Así, afectará a vías como la AC-552, de A Coruña a Cee; la AC-862, entre Ferrol y la provincia de Lugo; la AC-432, entre Vimianzo y Camariñas; la AC-550, de Cee a Ribeira; AC-305, de Padrón a Ribeira, todos ellos en la provincia de A Coruña.
En la de Lugo, se reforzará los viales entre Nadela y Monforte; entre Vilalba y la provincia de A Coruña. Otras carreteras en las que se incrementarán los controles serán la OU-536, entre Ourense y Pobra de Trives; la PO-331, de Porriño a Gondomar; la PO-552, de Vigo a Tui; la PO-313 de Marín a Moaña; la PO-551, de Marín a Rande; la PO-531, de Pontevedra a Baión; la PO-308, de Pontevedra a A Lanzada, informa Europa Press.
Los controles se realizarán diariamente, en la modalidad estática y dinámica, y en unos casos se producirán denuncias sin notificación inmediata, mientras que en otros se procederá a la identificación del infractor y a la notificación in situ "con el fin de potenciar el efecto pedagógico de la unión temporal entre infracción y denuncia", señala la Delegación del Gobierno.
Asimismo, añade que "en todo caso y siempre que sea posible, tanto los paneles de señalización variable como las pantallas alfanuméricas de los vehículos de la Agrupación de Tráfico de la Guardia Civil en las inmediaciones advertirán a los conductores de la existencia próxima de controles".
Galicia dispone de 20 cinemómetros para realizar esos controles de velocidad, que movilizarán una gran parte del dispositivo de guardias civiles de Tráfico (750 agentes), aunque la Delegación del Gobierno afirma que esto no implicará "mermar en ningún caso la vigilancia en otros lugares y de otras infracciones".
Las previsiones de la DGT indican que se controlará un número similar de vehículos que en la campaña efectuada en agosto del año pasado, en la que se controlaron 179.497 vehículos. En aquel momento se tramitaron 3.680 denuncias por exceso de velocidad, poco más del 2% del total.
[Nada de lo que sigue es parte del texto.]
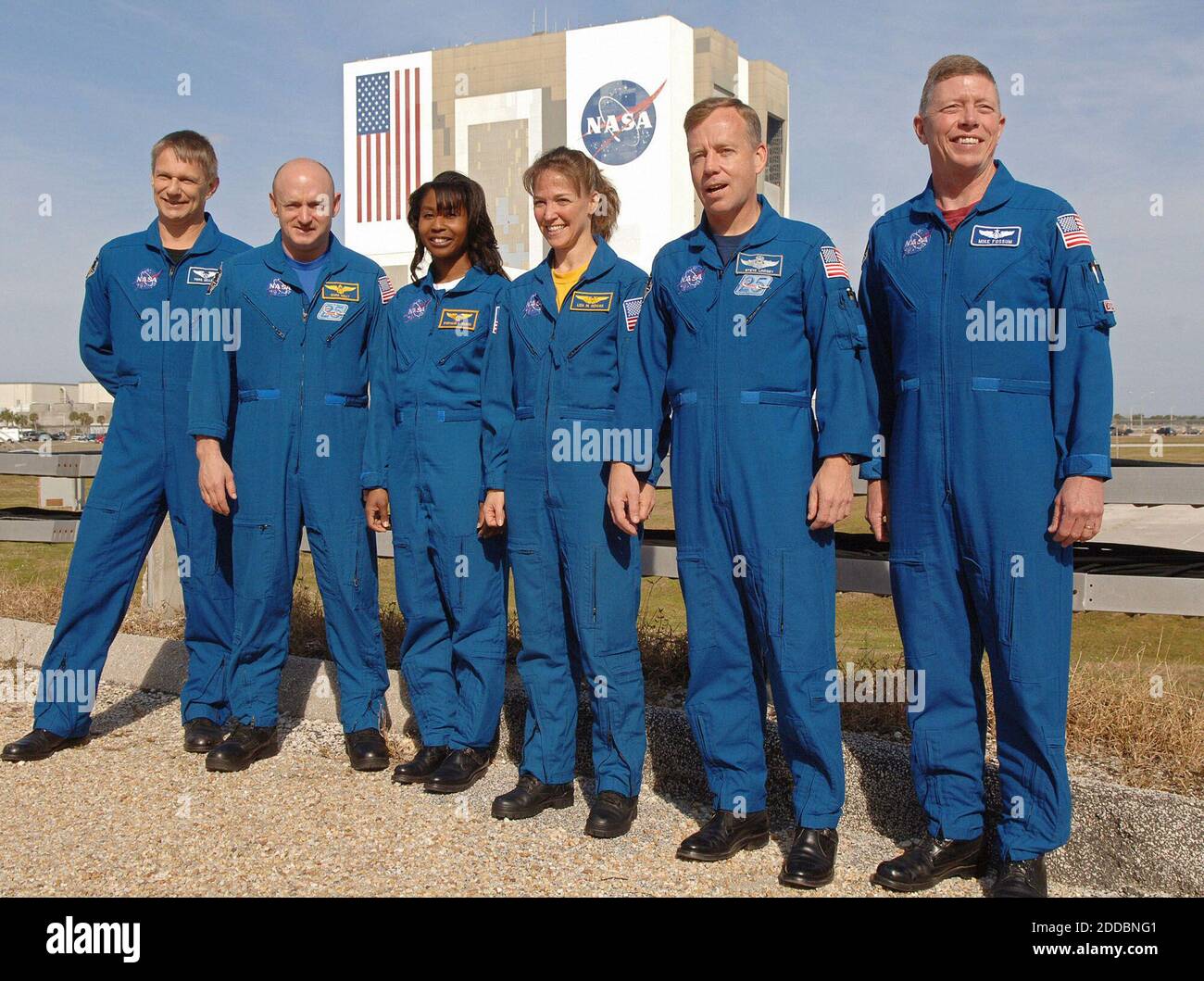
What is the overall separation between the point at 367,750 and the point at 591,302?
5.91ft

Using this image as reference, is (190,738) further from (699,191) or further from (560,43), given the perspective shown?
(560,43)

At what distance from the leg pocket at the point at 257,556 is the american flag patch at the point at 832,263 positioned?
84.1 inches

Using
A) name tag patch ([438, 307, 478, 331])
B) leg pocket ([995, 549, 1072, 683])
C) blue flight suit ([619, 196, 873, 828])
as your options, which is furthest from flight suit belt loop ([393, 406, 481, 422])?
leg pocket ([995, 549, 1072, 683])

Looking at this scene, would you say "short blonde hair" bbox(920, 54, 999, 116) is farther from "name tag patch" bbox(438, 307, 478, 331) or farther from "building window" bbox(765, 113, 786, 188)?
"building window" bbox(765, 113, 786, 188)

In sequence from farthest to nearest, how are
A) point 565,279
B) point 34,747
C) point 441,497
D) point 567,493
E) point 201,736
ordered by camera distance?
point 201,736, point 34,747, point 441,497, point 565,279, point 567,493

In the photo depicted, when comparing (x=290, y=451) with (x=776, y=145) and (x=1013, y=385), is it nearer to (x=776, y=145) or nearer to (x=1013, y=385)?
(x=1013, y=385)

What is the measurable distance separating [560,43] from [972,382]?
247ft

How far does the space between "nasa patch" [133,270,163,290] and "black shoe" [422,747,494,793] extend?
214cm

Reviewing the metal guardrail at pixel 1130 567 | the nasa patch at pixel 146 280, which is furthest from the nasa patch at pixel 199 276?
the metal guardrail at pixel 1130 567

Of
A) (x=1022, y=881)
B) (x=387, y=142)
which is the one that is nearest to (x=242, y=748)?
(x=1022, y=881)

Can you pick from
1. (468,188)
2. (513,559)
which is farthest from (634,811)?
(468,188)

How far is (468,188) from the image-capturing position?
4082mm

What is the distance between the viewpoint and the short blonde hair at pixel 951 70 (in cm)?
304

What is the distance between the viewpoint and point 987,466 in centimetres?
294
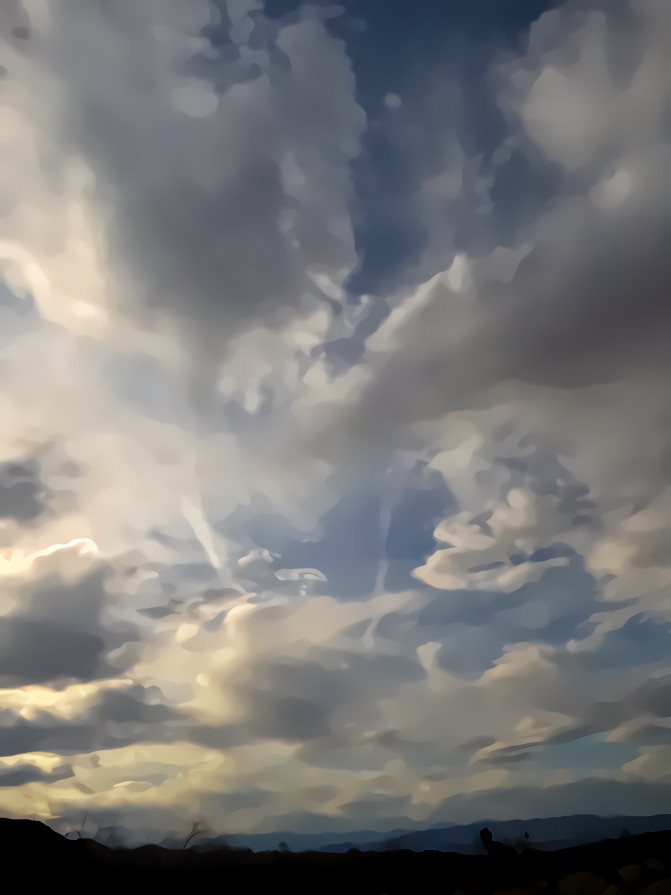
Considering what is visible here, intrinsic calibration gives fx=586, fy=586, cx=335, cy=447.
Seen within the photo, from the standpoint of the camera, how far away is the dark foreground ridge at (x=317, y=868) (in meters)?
13.2

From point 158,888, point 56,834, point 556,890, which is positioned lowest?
point 556,890

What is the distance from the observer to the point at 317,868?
14492 millimetres

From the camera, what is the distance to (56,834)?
1530 cm

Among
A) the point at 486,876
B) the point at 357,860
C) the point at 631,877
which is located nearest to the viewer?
the point at 631,877

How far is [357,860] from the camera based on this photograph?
48.7 feet

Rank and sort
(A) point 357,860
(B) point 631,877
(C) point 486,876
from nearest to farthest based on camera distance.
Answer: (B) point 631,877
(C) point 486,876
(A) point 357,860

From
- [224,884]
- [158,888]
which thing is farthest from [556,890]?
[158,888]

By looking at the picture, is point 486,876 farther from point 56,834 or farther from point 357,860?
point 56,834

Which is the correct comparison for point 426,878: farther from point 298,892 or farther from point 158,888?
point 158,888

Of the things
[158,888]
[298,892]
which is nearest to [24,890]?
[158,888]

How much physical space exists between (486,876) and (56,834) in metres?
10.9

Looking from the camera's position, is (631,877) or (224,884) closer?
(631,877)

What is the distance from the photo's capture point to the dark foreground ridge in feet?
43.2

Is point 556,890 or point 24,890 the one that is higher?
point 24,890
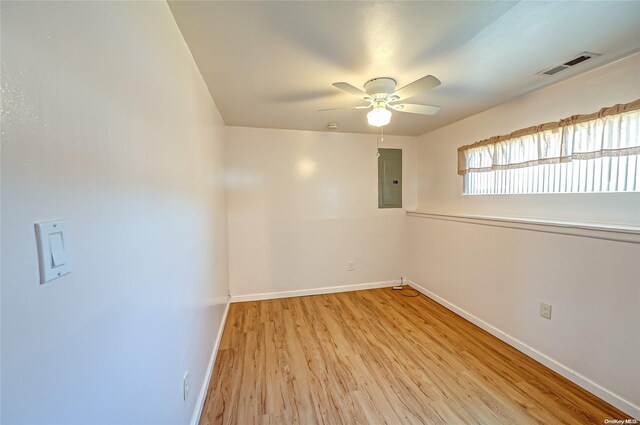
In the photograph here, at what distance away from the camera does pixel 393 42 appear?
145cm

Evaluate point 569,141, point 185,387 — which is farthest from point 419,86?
point 185,387

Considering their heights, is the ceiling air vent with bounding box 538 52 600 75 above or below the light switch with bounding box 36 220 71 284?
above

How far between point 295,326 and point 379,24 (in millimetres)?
2602

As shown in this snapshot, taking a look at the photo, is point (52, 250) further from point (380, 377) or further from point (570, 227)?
point (570, 227)

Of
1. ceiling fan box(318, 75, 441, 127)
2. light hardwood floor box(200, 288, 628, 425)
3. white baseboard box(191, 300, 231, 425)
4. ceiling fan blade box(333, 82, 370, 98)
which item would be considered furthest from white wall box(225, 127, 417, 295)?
ceiling fan blade box(333, 82, 370, 98)

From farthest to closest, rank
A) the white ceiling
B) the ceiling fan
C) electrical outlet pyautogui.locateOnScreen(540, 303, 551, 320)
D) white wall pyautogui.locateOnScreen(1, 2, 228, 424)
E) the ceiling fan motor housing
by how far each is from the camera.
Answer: electrical outlet pyautogui.locateOnScreen(540, 303, 551, 320)
the ceiling fan motor housing
the ceiling fan
the white ceiling
white wall pyautogui.locateOnScreen(1, 2, 228, 424)

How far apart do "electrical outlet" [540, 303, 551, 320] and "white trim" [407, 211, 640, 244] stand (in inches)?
23.2

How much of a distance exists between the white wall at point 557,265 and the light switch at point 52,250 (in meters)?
2.61

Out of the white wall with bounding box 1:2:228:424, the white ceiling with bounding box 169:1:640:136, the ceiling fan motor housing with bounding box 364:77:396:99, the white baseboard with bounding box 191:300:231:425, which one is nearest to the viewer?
the white wall with bounding box 1:2:228:424

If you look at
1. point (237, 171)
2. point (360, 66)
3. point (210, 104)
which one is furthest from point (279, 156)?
point (360, 66)

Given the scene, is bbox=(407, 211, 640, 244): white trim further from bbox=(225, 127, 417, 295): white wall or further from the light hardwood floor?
bbox=(225, 127, 417, 295): white wall

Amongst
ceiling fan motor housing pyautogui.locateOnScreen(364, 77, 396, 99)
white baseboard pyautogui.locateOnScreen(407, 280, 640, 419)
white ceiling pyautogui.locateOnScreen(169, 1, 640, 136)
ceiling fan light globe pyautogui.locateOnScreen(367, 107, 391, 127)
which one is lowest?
white baseboard pyautogui.locateOnScreen(407, 280, 640, 419)

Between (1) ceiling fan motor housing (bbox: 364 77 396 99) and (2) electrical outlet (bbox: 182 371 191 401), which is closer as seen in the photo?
(2) electrical outlet (bbox: 182 371 191 401)

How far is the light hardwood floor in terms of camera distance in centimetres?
155
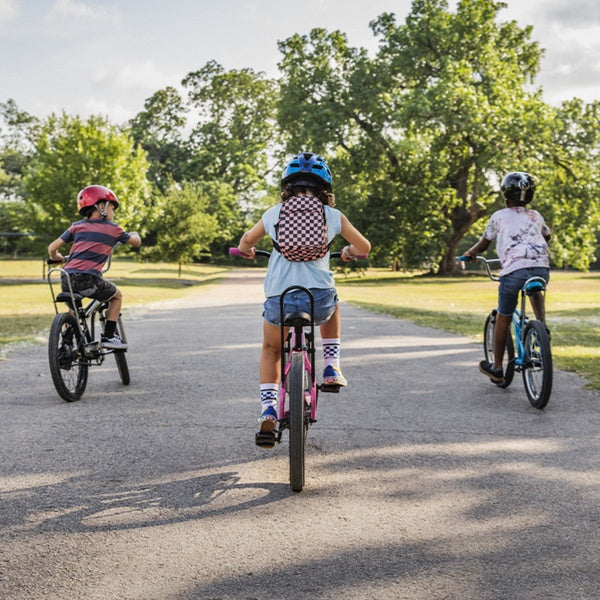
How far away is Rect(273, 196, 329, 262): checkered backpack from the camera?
4328 millimetres

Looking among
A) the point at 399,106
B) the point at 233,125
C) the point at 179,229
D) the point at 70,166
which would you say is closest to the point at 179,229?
the point at 179,229

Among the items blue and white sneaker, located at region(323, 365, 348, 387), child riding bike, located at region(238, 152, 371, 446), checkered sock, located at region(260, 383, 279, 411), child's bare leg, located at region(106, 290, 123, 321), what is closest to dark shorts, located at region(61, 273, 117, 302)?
child's bare leg, located at region(106, 290, 123, 321)

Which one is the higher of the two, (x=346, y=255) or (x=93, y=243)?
(x=93, y=243)

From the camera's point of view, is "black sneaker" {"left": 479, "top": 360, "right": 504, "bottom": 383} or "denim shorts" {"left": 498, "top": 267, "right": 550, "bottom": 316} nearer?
"denim shorts" {"left": 498, "top": 267, "right": 550, "bottom": 316}

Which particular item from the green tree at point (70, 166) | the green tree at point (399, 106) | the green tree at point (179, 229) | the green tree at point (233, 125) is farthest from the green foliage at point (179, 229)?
the green tree at point (233, 125)

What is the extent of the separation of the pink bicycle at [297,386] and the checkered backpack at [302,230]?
225 millimetres

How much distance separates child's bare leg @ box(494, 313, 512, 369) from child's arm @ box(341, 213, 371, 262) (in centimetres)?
261

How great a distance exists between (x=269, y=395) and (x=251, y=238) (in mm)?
964

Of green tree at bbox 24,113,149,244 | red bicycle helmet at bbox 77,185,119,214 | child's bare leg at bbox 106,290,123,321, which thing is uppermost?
green tree at bbox 24,113,149,244

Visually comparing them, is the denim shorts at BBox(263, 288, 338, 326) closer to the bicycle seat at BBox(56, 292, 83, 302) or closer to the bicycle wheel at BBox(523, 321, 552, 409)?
the bicycle wheel at BBox(523, 321, 552, 409)

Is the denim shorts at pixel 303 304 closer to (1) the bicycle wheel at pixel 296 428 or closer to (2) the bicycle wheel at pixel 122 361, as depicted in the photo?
(1) the bicycle wheel at pixel 296 428

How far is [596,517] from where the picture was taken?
3631 millimetres

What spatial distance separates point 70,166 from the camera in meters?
34.5

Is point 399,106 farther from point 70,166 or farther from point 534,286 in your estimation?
point 534,286
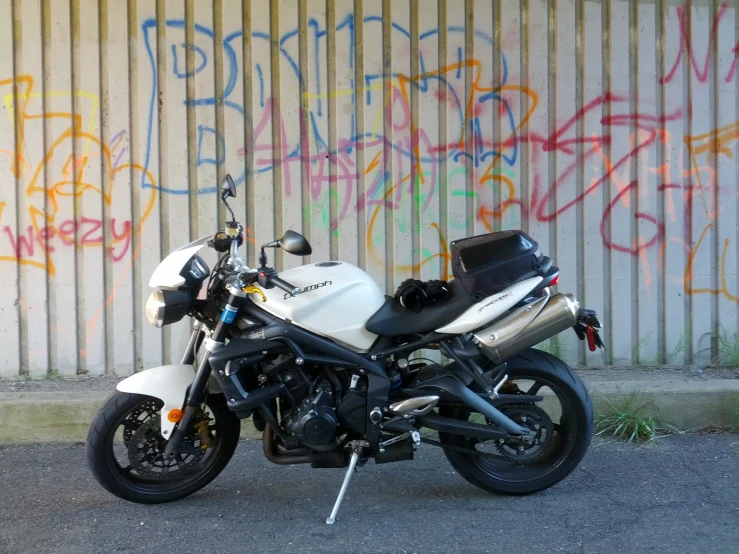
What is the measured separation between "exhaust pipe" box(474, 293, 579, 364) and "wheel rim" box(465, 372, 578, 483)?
10.0 inches

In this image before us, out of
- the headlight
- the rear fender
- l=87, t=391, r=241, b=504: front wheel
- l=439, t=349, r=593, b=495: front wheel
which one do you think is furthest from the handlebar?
l=439, t=349, r=593, b=495: front wheel

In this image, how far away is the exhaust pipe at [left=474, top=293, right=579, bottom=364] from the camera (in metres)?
3.99

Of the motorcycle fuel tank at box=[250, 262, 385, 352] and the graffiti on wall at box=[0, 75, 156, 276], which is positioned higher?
the graffiti on wall at box=[0, 75, 156, 276]

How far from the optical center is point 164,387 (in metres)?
4.07

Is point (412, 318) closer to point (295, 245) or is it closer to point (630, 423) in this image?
point (295, 245)

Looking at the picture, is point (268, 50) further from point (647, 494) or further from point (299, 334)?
point (647, 494)

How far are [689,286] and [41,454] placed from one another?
457 cm

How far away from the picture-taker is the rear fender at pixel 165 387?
4.05 meters

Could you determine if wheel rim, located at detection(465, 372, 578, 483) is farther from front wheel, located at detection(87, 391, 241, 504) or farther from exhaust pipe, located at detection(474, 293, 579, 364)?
front wheel, located at detection(87, 391, 241, 504)

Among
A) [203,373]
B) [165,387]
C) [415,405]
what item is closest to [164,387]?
[165,387]

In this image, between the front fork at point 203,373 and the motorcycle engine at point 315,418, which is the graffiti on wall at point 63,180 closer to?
the front fork at point 203,373

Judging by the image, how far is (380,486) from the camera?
4.51m

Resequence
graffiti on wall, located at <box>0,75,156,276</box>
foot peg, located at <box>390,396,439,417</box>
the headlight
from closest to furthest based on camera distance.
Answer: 1. the headlight
2. foot peg, located at <box>390,396,439,417</box>
3. graffiti on wall, located at <box>0,75,156,276</box>

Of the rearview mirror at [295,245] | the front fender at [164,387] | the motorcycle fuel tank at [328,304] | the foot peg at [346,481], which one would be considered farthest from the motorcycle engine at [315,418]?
the rearview mirror at [295,245]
Por provincias, la que arrojó un mayor porcentaje de denuncias fue A Coruña y la que menos, Pontevedra. Esta provincia es la que controló un mayor número de vehículos. En concreto, se controlaron 37.938 vehículos, con un total de 1.213 denuncias y en Lugo, 22.302 con 583 denunciados. En Ourense se controlaron 25.615 coches y se denunció a 766 conductores, mientras que en Pontevedra fueron 93.642 los controles y 1.118 las denuncias.
Según la DGT, de los 84 millones de desplazamientos estimados en las carreteras españolas en julio y agosto este verano, el 9% (7,5 millones) afecta a la red viaria gallega. En julio se registraron en accidente en Galicia 16 víctimas mortales, frente a las 19 de 2008.